▸ Exercise description
Write out exactly the lines from the one containing "Al-Zubaidi at a" through the last line of the records below, both included, and leave out any pictures.
==== Source material ====
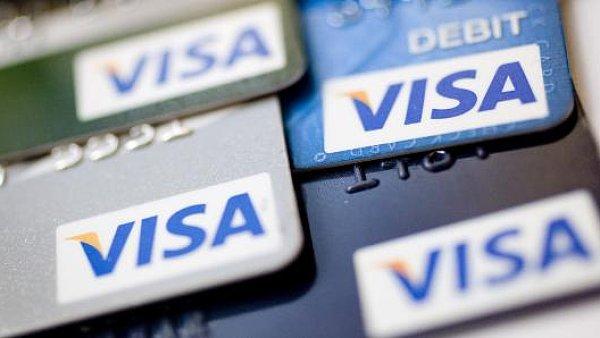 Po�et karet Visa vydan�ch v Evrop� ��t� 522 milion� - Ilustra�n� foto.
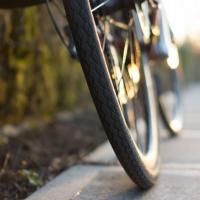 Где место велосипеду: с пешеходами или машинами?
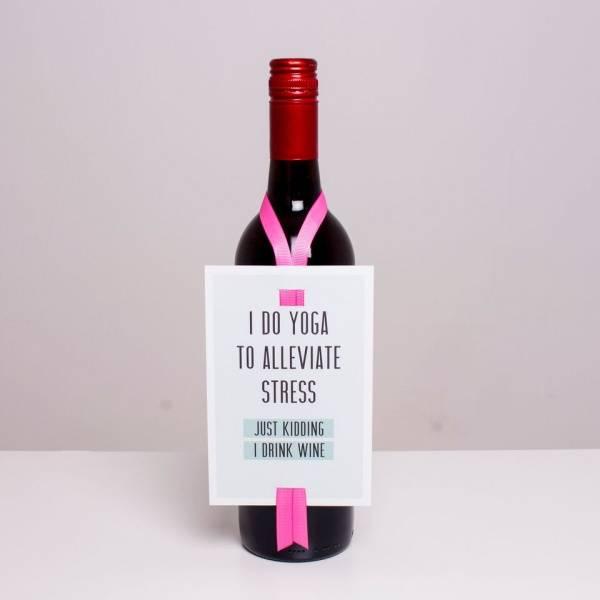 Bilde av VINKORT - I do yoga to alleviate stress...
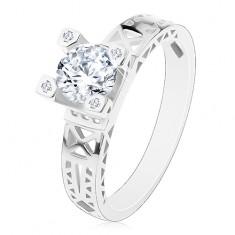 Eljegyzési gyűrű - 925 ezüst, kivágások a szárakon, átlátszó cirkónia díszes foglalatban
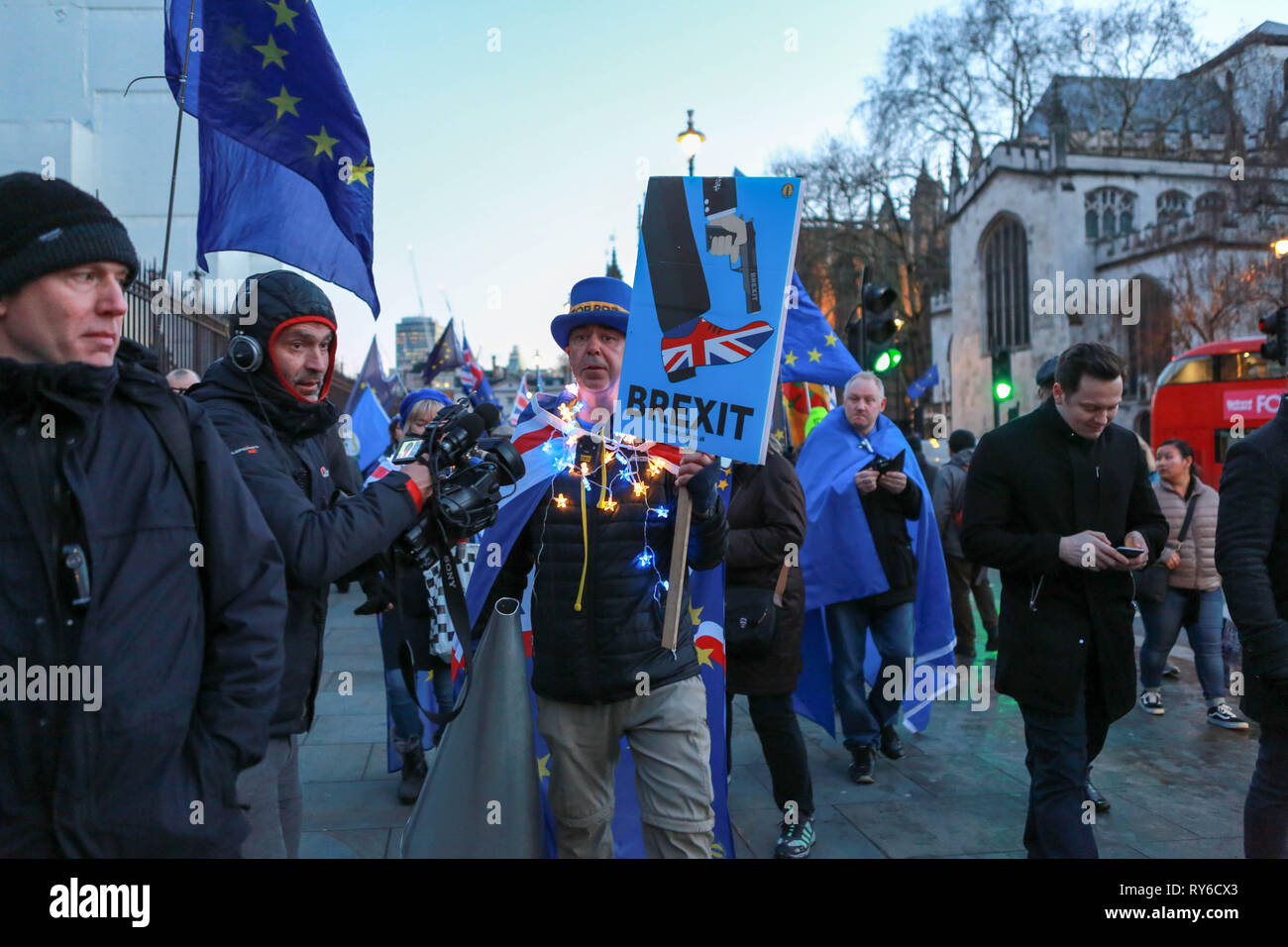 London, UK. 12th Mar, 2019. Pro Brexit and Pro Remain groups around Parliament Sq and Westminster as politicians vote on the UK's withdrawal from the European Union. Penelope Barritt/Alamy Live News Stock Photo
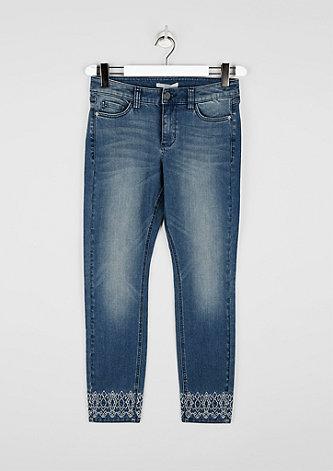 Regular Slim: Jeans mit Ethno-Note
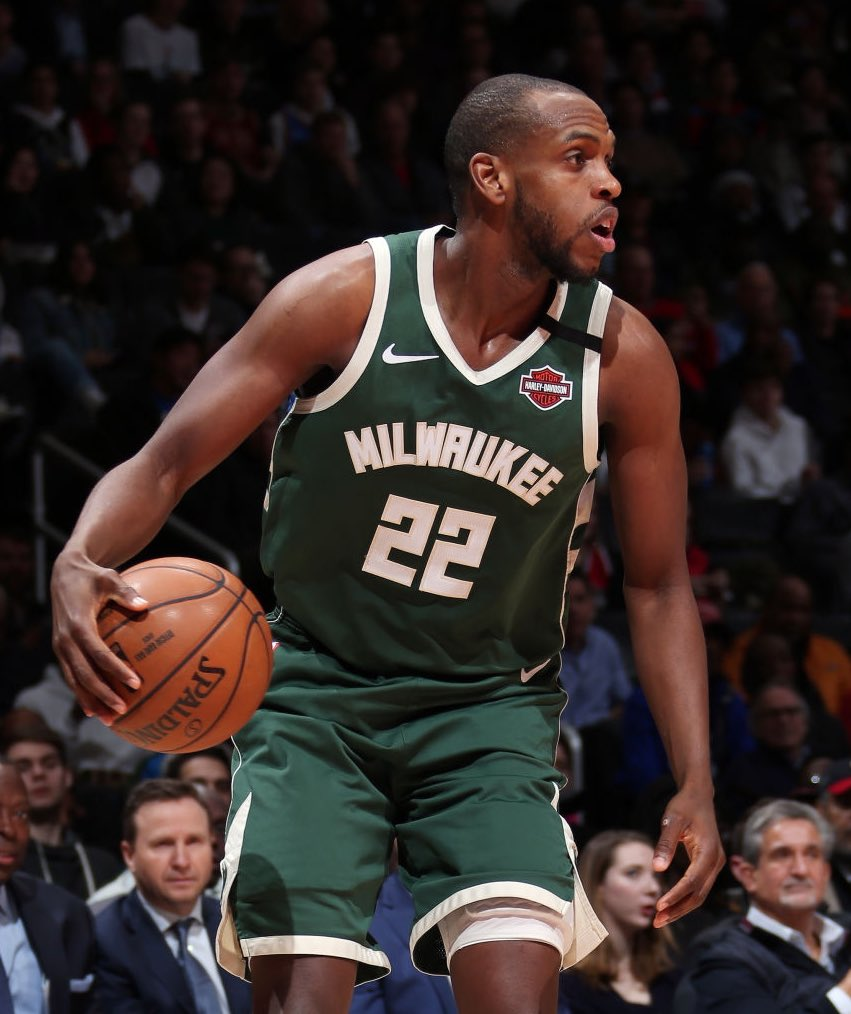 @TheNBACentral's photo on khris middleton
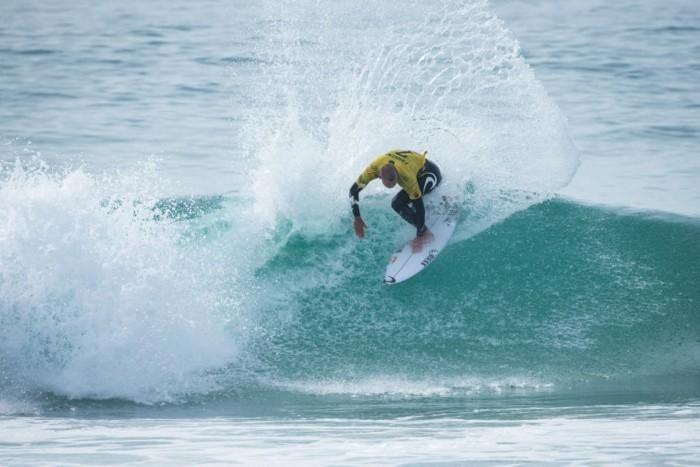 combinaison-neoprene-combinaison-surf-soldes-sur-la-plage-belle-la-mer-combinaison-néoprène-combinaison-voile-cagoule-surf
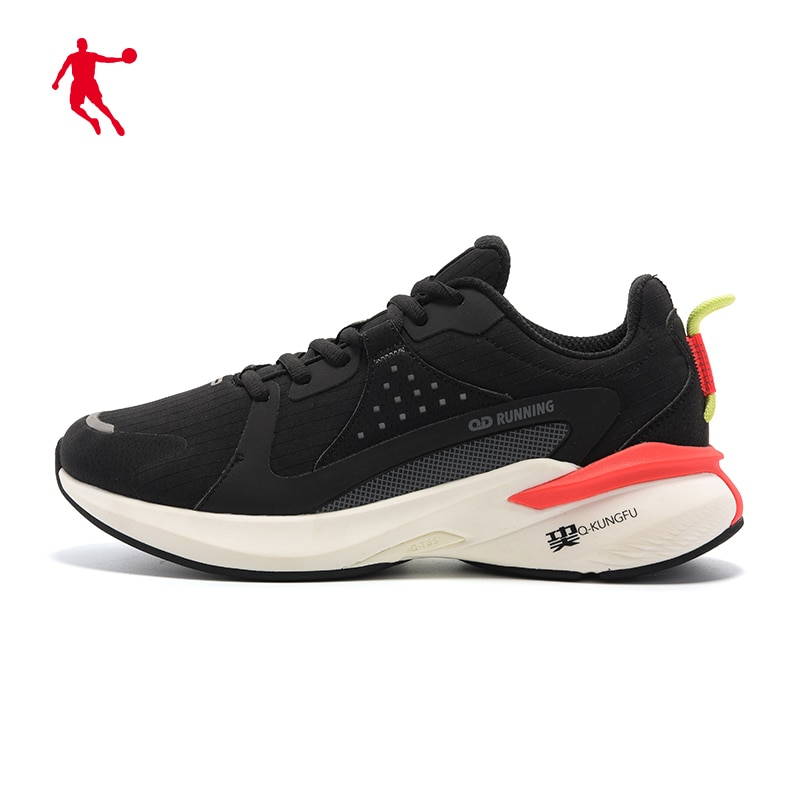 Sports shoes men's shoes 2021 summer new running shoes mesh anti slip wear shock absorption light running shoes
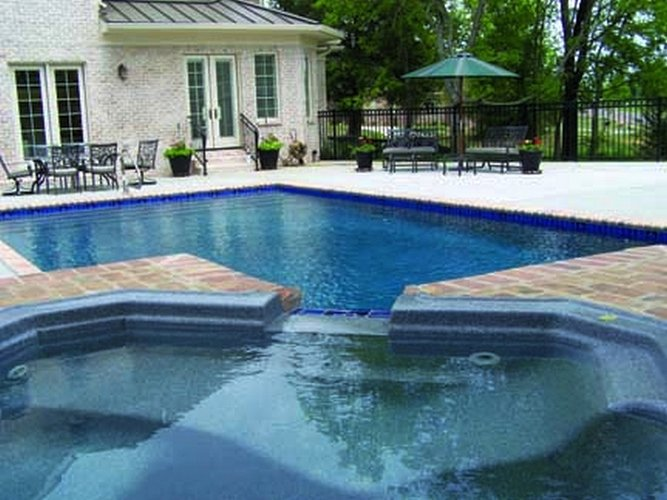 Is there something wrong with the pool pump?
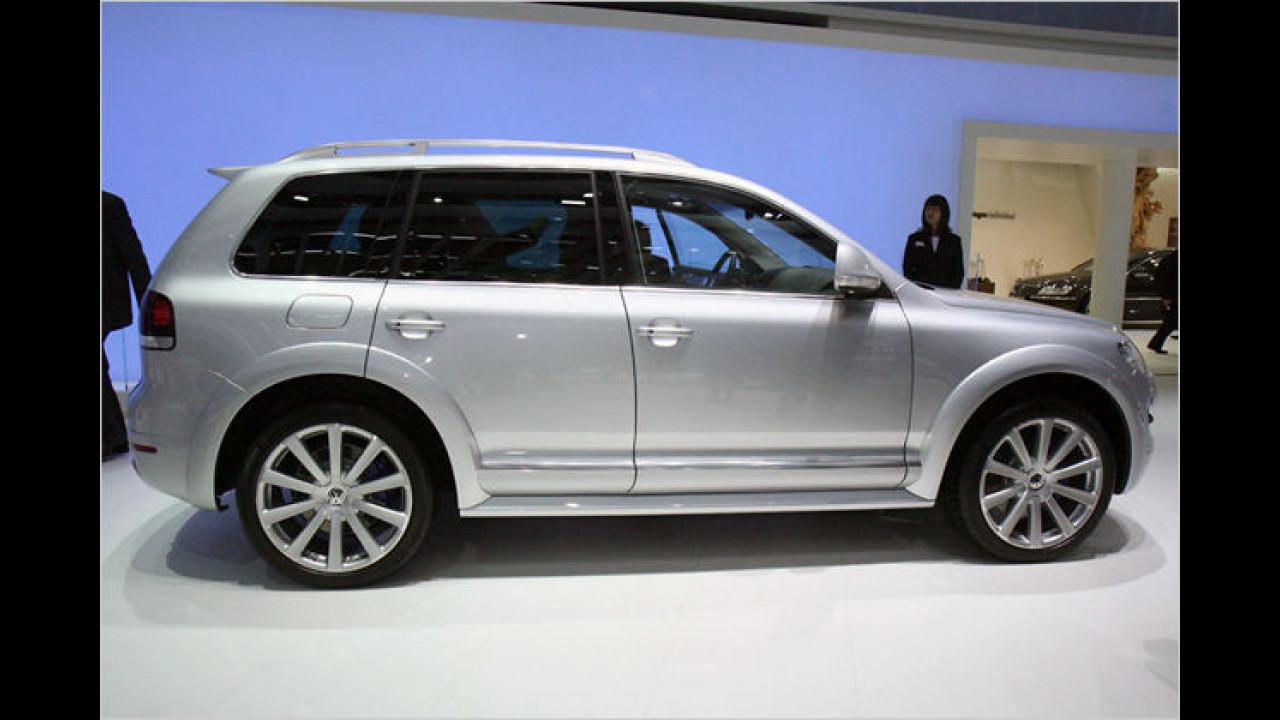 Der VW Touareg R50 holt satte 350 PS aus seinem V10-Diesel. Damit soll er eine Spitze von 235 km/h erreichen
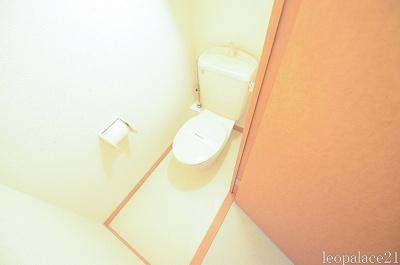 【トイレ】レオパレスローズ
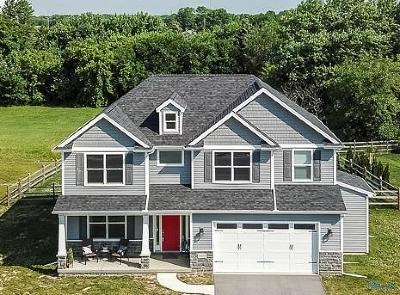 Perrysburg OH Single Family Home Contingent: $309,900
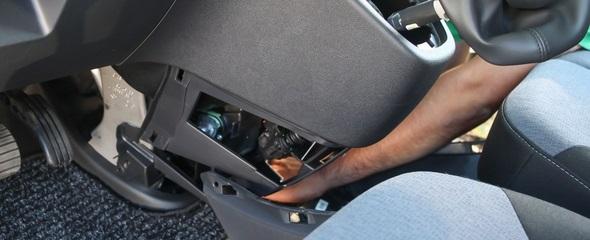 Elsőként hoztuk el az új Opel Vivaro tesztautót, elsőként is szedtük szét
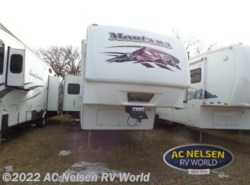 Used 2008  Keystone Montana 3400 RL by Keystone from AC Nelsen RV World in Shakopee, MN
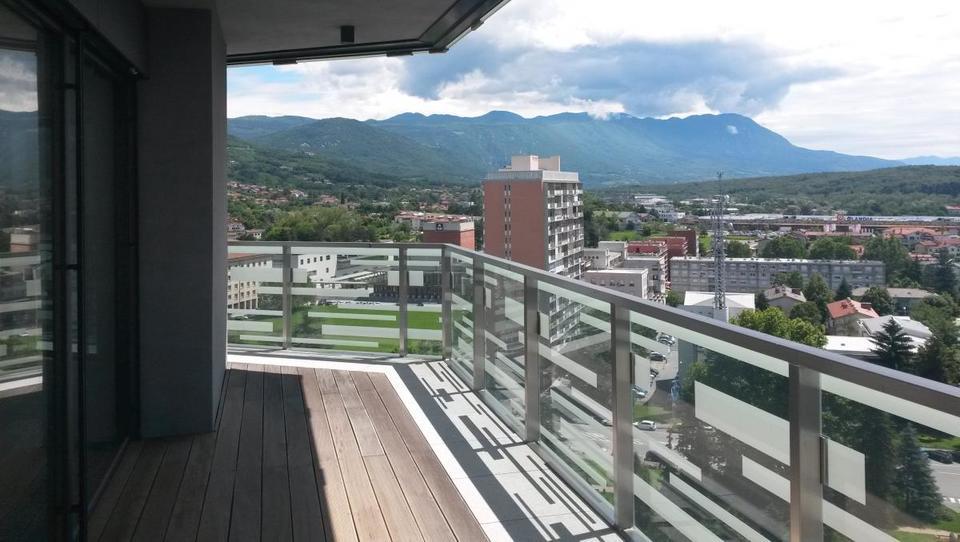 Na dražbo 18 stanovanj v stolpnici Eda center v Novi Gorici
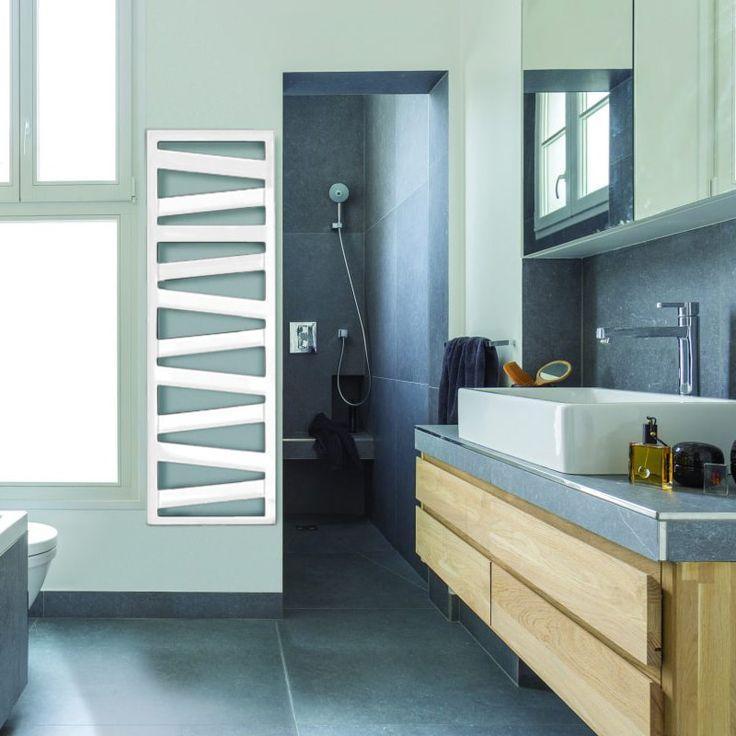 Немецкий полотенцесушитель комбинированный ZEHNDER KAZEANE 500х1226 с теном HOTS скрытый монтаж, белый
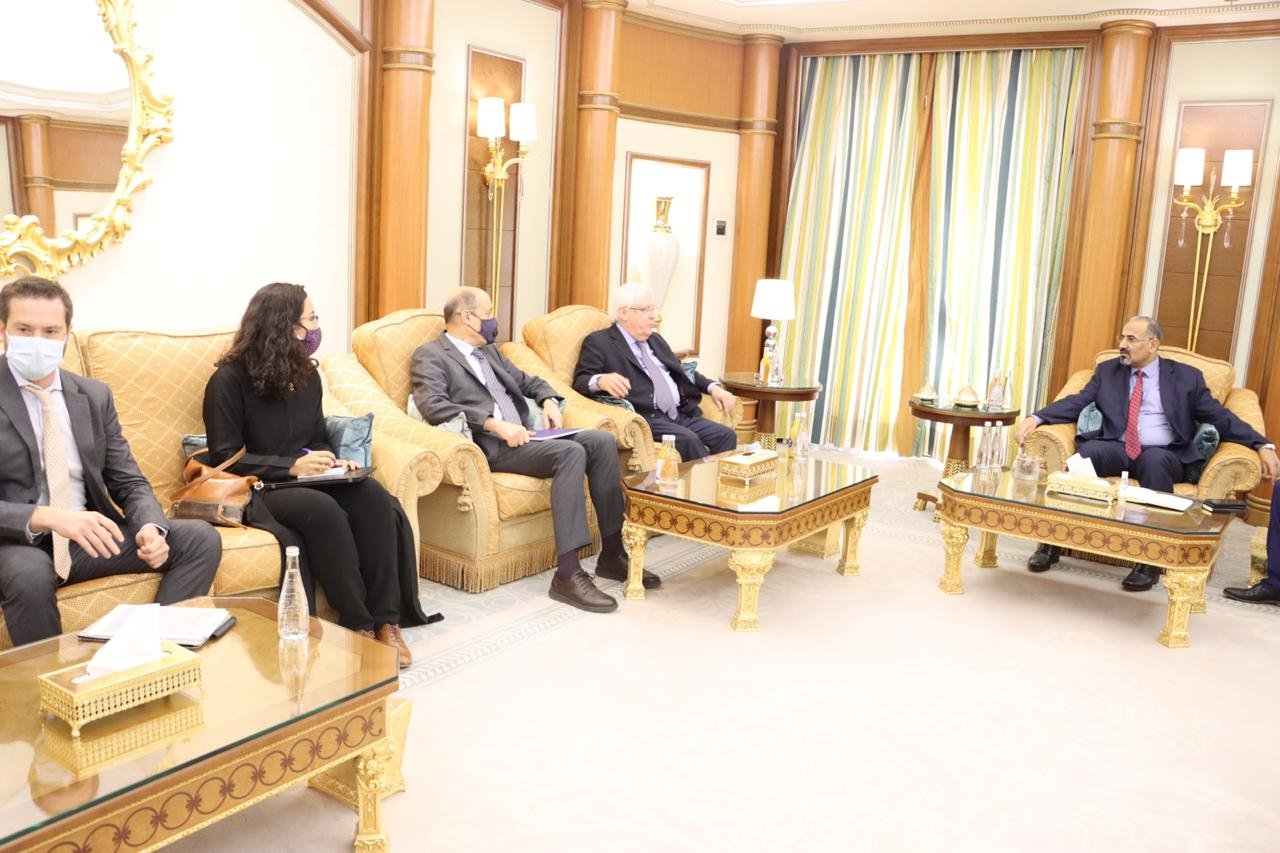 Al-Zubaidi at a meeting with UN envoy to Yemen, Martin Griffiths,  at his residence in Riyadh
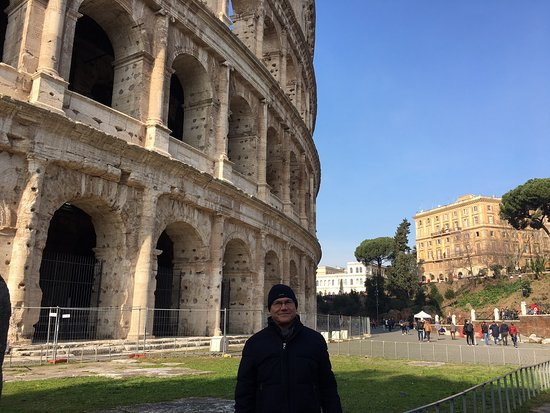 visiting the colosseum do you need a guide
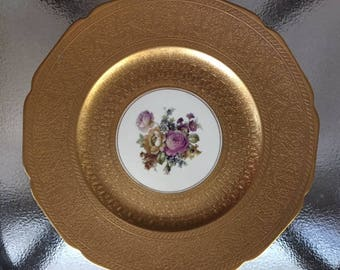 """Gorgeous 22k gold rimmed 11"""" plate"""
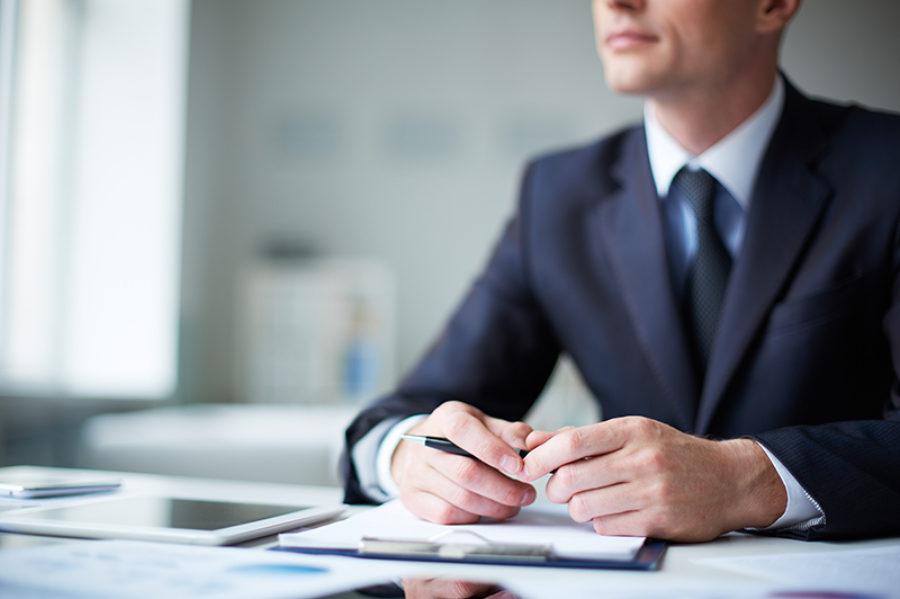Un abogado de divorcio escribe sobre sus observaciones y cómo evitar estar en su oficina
====
▸ Response to the task
 Al-Zubaidi at a meeting with UN envoy to Yemen, Martin Griffiths,  at his residence in Riyadh
 visiting the colosseum do you need a guide
 """Gorgeous 22k gold rimmed 11"""" plate"""
Un abogado de divorcio escribe sobre sus observaciones y cómo evitar estar en su oficina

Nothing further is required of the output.